The only thing that could permanently improve the health services in Gaza would be an end to the siege and it is up to people around the world to make that happen.  One of the most effective ways of working towards this end is to join the movement for the boycott, divestment and sanctions [BDS] of Israel and the health workers we talked to in Gaza called on the international community to do so. Despite the significant difficulties faced by the health services in the Gaza Strip all the organisations represented in the briefing said that they had a policy to try to boycott Israeli medicines except where a medicine was needed in order to protect life and unavailable via other sources, and they were keen for people around the world to increase the boycott pressure.  Dr Mona El Farra from PRCS told Corporate Watch:

“The growing of the BDS movement is a strong way of resisting the injustice that has been imposed on the Palestinian people for decades. As physicians, our role goes beyond medical services, so it is important and crucial to remind all health workers and pharmaceutical companies to join the campaign of boycotting companies that have strong ties with Israel.
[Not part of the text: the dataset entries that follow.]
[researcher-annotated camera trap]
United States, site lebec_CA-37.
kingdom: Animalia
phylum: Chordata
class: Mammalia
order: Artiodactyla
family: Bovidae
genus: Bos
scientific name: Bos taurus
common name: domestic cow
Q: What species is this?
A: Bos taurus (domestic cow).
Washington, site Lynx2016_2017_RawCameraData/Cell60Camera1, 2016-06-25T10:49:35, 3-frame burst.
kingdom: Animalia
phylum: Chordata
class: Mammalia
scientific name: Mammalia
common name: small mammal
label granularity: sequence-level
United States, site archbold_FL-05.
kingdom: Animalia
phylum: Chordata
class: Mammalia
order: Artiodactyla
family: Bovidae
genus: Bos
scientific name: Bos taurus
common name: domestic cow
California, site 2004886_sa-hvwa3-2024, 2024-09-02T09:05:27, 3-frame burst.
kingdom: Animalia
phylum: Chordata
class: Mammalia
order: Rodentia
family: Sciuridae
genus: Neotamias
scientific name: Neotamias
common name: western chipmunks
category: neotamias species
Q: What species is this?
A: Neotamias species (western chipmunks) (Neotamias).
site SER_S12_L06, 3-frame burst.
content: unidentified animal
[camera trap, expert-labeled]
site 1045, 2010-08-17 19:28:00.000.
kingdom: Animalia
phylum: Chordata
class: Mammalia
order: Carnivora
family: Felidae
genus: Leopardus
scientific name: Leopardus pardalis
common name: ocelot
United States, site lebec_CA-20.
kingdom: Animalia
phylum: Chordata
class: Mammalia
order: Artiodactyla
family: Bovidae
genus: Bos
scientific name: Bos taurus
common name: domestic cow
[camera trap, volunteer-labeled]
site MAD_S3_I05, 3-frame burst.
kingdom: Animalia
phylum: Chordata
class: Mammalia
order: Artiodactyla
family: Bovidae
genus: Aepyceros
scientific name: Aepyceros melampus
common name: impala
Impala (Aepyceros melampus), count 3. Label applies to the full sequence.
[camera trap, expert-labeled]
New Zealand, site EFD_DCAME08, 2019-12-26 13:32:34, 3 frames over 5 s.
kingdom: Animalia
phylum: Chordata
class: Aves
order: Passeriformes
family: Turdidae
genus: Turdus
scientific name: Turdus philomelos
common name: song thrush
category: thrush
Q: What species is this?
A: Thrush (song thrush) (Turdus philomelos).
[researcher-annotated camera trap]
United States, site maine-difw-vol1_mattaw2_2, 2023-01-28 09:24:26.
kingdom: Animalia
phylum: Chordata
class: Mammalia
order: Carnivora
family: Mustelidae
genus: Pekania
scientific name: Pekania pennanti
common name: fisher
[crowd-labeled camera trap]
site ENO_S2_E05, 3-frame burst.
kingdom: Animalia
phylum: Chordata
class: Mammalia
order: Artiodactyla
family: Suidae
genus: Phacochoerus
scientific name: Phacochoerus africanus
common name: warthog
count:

Teva is one example here”.

Teva is Israel’s largest pharmaceutical company, the largest company on the Tel Aviv stock exchange and the world’s largest supplier of generic drugs. According to Teva, the company provides one in six prescriptions supplied by the NHS in the UK. As most Teva medicines are generic drugs, there are usually alternative available from other suppliers.

A first step for campaigners should be to persuade doctors and pharmacists in the UK that people are not happy with being prescribed medicines made by Teva. When given Teva generics, BDS campaigner could ask for alternatives and explain why they are making this choice.

There are currently two dedicated boycott Teva campaigns in the UK. The Boycott Teva Pharmaceuticals group, which was set up just over a month ago, aims to persuade health professionals to shun Teva medicines for other generic alternatives. According to the group over 100 pharmacies nationwide have already joined the boycott and there are more to come.  There is also the Stop Teva from bleeding the NHS and the Palestinian people community, which has similar aims.

There has also been a long running campaign in France against Teva.